«Shine on!»: Besuch bei Shining
Beim Besuch der Produktionsfirma Shining wird deutlich, wie stark die Geschäftsführung auf Respekt und Wertschätzung achtet, auch im Umgang und in der Ausbildung von jungen Talenten. Mit dem Bronzelöwen, den sie mit Farner in Cannes gewonnen haben, untermauert Shining ihr Können. Wie sie seit Jahrzehnten konstant Spitzenleistung bringen und warum die Serie «Tschugger» der Katalysator für shining nice war, erzählen die vier Partner:innen im Gespräch mit m&k.

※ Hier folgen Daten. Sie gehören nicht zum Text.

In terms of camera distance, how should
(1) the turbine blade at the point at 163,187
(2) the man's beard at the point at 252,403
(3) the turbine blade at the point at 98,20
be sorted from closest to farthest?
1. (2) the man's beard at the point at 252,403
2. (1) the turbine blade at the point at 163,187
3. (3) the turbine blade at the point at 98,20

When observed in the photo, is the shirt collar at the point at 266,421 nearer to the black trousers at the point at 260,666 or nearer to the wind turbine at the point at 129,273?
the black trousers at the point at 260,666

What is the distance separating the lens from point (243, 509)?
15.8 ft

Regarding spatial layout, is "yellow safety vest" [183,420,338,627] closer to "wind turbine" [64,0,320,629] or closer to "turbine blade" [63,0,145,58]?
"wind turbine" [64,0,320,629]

Alle Geschäftsmitglieder an einen Tisch zu bringen war ungefähr so einfach, wie einen Pudding an die Wand zu nageln. Als wir endlich einen Termin haben und zusammen in der Sofaecke Platz nehmen, merkt man, wie sehr sie sich selber freuen, einander mal wieder komplett zu begegnen. «Mensch, hier auf dem Sofa sass ich mit euch noch nie», platzt es dann auch lachend aus Stefan Bircher heraus. Genau in diesem Moment drückt der Fotograf ab … und schon ist das Gruppenbild im Kasten.
Der Aufhänger meines Besuchs in Wollishofen bei Shining ist eigentlich der Erfolg in Cannes, zusammen mit Team Farner. Schnell wird klar, dass alle sehr stolz sind, auch auf die gute Zusammenarbeit mit Farner, trotzdem ist ihnen wichtig, Erfolge nicht zu sehr breitzutreten, sondern auf die Bereiche hinter den Erfolgen zu schauen. Und das sind? «Unsere Mitarbeitenden», sagt Stefan Bircher mit Nachdruck. Das Team Shining ist 20 Personen stark. Viele von ihnen haben sie selber ausgebildet, gefördert und ihre Stärken herausgeschält. Leonardo Sanfilippo ist sehr wichtig zu betonen: «Der negative Effekt von Fluktuation trifft Unternehmen im Dienstleistungsbereich besonders stark. Wir wollen auf dem Gebiet der Nachwuchsförderung führend sein, weil wir glauben, dass, wer Mitarbeitern spannende Perspektiven gibt und sie dadurch länger begleiten darf, nachhaltiger und effizienter am Markt teilnimmt.» Caroline Braun ergänzt: «Wir hatten letztes Jahr eine kleine, feine Produktion mit einer Minicrew von sechs Personen. Auf dem Dreh wurde mir plötzlich bewusst, dass von den sechs Crewmitgliedern vier ihre Karrieren ursprünglich als Praktikant:innen bei Shining starteten. Jede:r ist seinen individuellen Weg gegangen, als Regisseur:in, Produktionsleiter:in, Kameraassi und DIT. Sie waren voller Enthusiasmus, professionell und engagiert. Das hat mich sehr stolz gemacht.»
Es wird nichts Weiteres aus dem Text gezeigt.